ROGER MORTIMER & SAM MITCHELL SOURCERY, 30 APRIL - 24 MAY 2014
Found imagery redrawn and relocated as pictograms in larger paintings is a feature of the work of both Roger Mortimer and Sam Mitchell. Despite their overtly different and distinctive signature styles, both artists are avid collectors and recyclers of imagery, drawn primarily from the internet. Operating as narrative vignettes, these multiple elements collide and work alongside each other, like characters building the larger story. In both cases, the components come together to paint what may be seen as interior psychological landscapes, open to deciphering.

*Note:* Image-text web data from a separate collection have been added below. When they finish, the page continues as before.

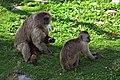 Monos capuchino (8790621783).jpg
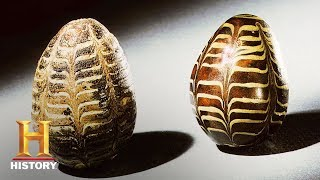 Download Ancient Aliens: The Space Eggs (S11, E6) | History Video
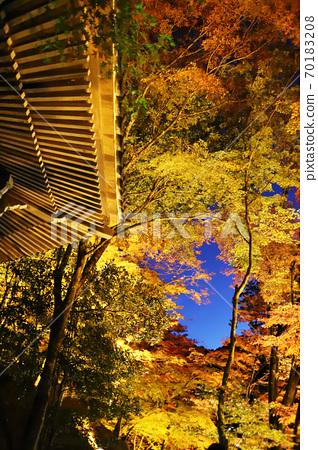 Korankei autumn leaves lit up and blue sky 70183208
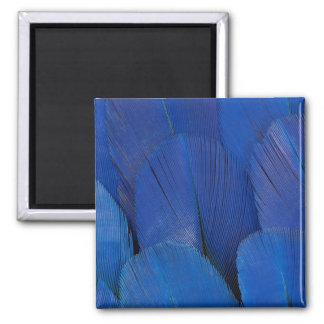 Imán Diseño azul de la pluma del Macaw del jacinto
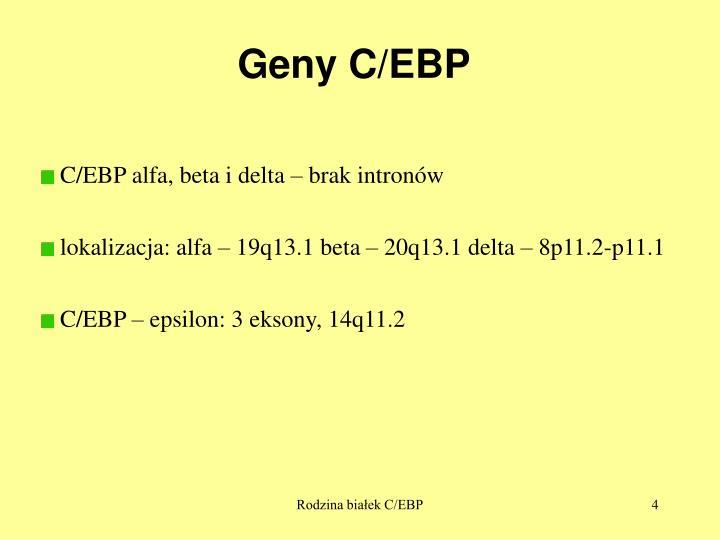 Geny C/EBP
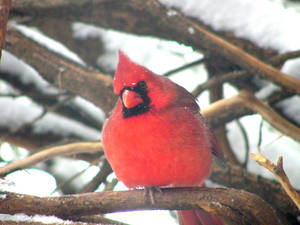Photo - The northern cardinal is commonly seen during Christmas Bird Counts in Oklahoma. <strong></strong>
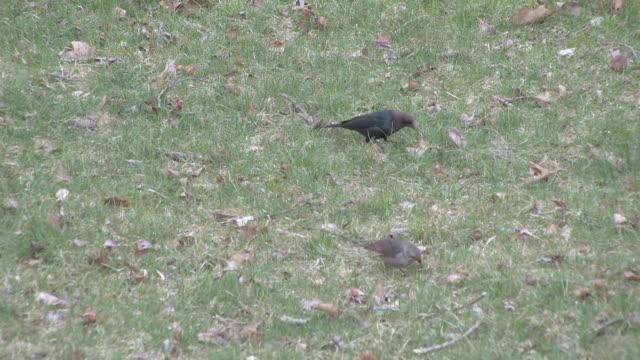 two birds in the grass 2 - hd 30f - mindre än 10 sekunder bildbanksvideor och videomaterial från bakom kulisserna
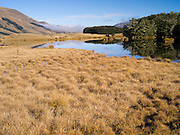 Scene from Mavora Lakes Park, near Mossburn, Southland, New Zealand.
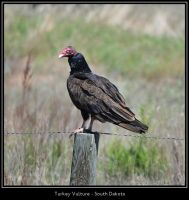 Turkey Vulture by irrational1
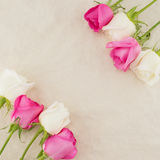 Pink and white roses on white muslin fabric Royalty Free Stock Image
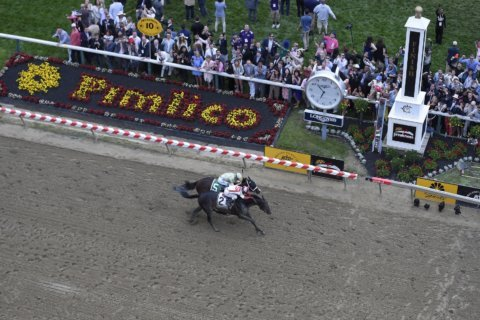 Report: Track that hosts Preakness should be demolished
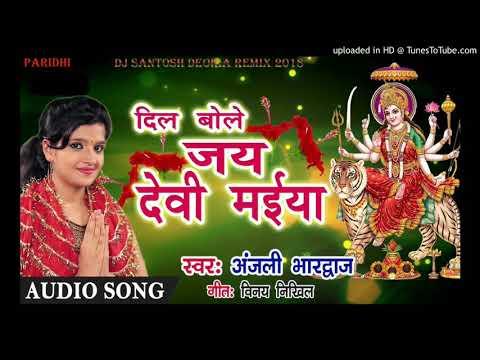 2018-19 Anjali Bhardwaj navratri DJ remix song Aa gaya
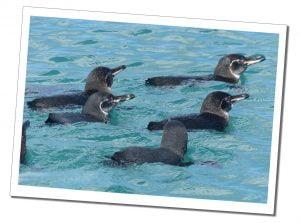 Isabela-Elizabeth-Bay-Penguins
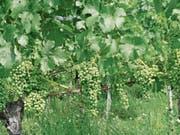 Es wird ein sensationelles Weinjahr, wenn die Natur den Winzern bis nach dem Wimmet keinen Strich durch die Rechnung macht. (Bild: kla)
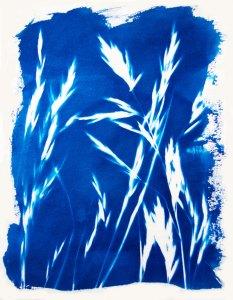 Wheat4x6
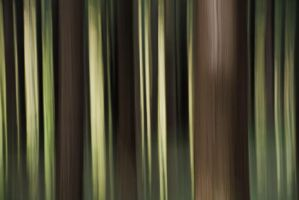 Pines abstraction... by vincentfavre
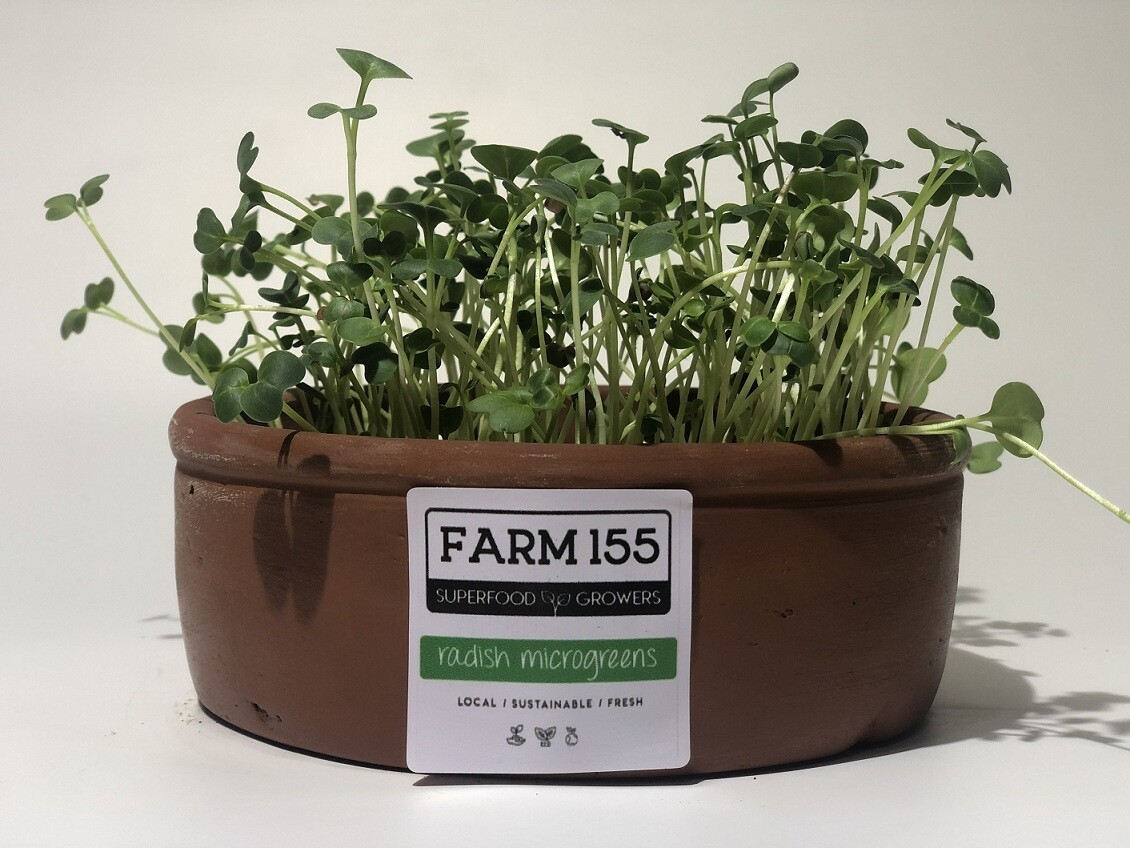Radish Microgreens Grow Pot فخار نمو فجل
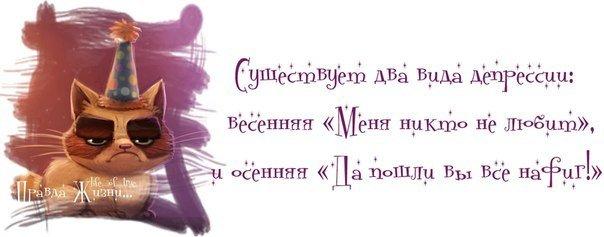 http://mtdata.ru/u18/photoC6C2/20419320575-0/original.jpg#20419320575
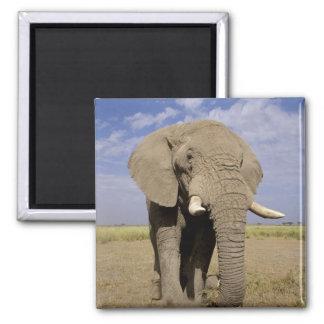 Kenya: Amboseli National Park, male elephant Square Magnet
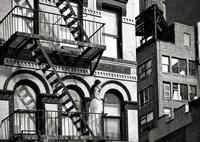 TriBeCa Beauty, NYC Fine-Art Print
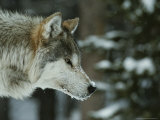 Snow Flakes Dust the Nose of a Gray Wolf, Canis Lupus Photographic Print by Jim And Jamie Dutcher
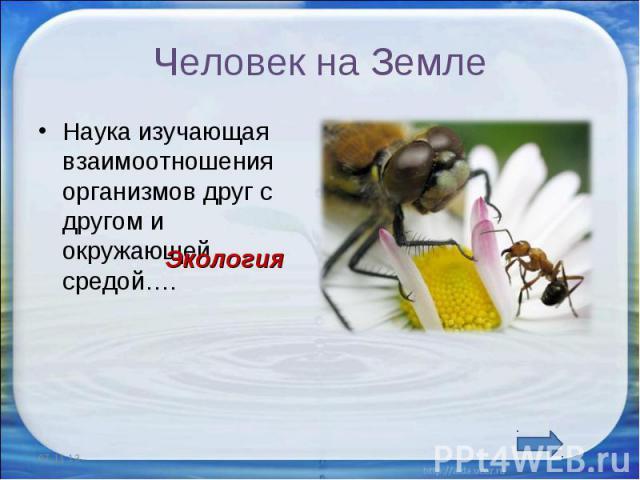 Человек на Земле Наука изучающая взаимоотношения организмов друг с другом и окружающей средой….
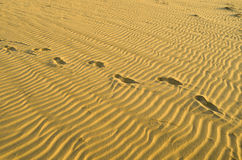 Pattern in the beach sand and footprints Stock Image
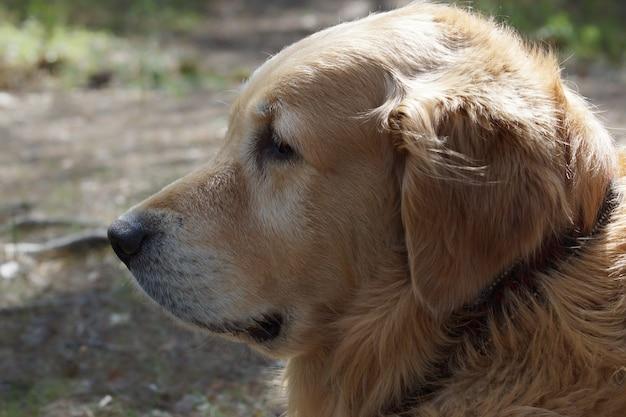 De golden retriever van het hondenras in profiel, zichtbare zwarte halsband, en op achtergrond vage aarde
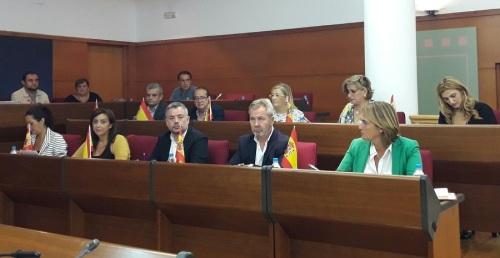 Apoyo unánime para que se retire normativa de Ayuda a Domicilio de la Junta de Andalucía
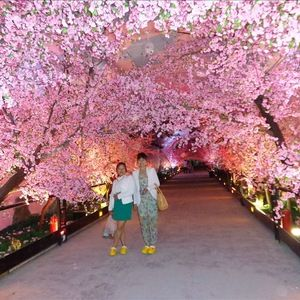 Source Large Outdoor Lighted Cherry Blossom Trees Large Artificial Flower Cherry Blossom Peach Blossom Tree Artificial Cherry Blossom Tree Blossom Tree Wedding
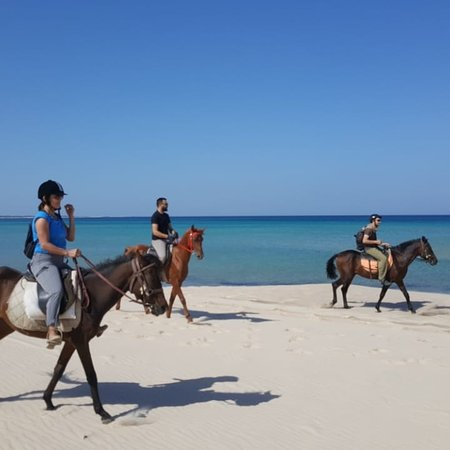 Horse riding Bizerte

Mitchell and Mortimer's exhibition {Sourcery} draws attention to sources. It draws attention to the creative process and the strategies artists employ to aid the journey from concept to creation. Sourcery also plays off notions of transformation inherent in the production and reception of art.
Mitchell's source of inspiration for her new body of reverse perspex paintings is the great 18th century Coleridge poem, "The Rime of the Ancient Mariner" -- the tale of a sailor returning from sea recounting the horrors and wonders encountered.
Similar oppositions -- suffering and the salvation -- from the ancient past also feature in two new, large, powerful paintings by Mortimer. His imagery is drawn from the Christian narratives that have shaped western cultural traditions. His paintings seek to draw out the symbolism of the imagery and to allow it to be seen, he says, as psychological metaphor for our time, when these narratives are for the most part either seen as irrelevant or taken literally.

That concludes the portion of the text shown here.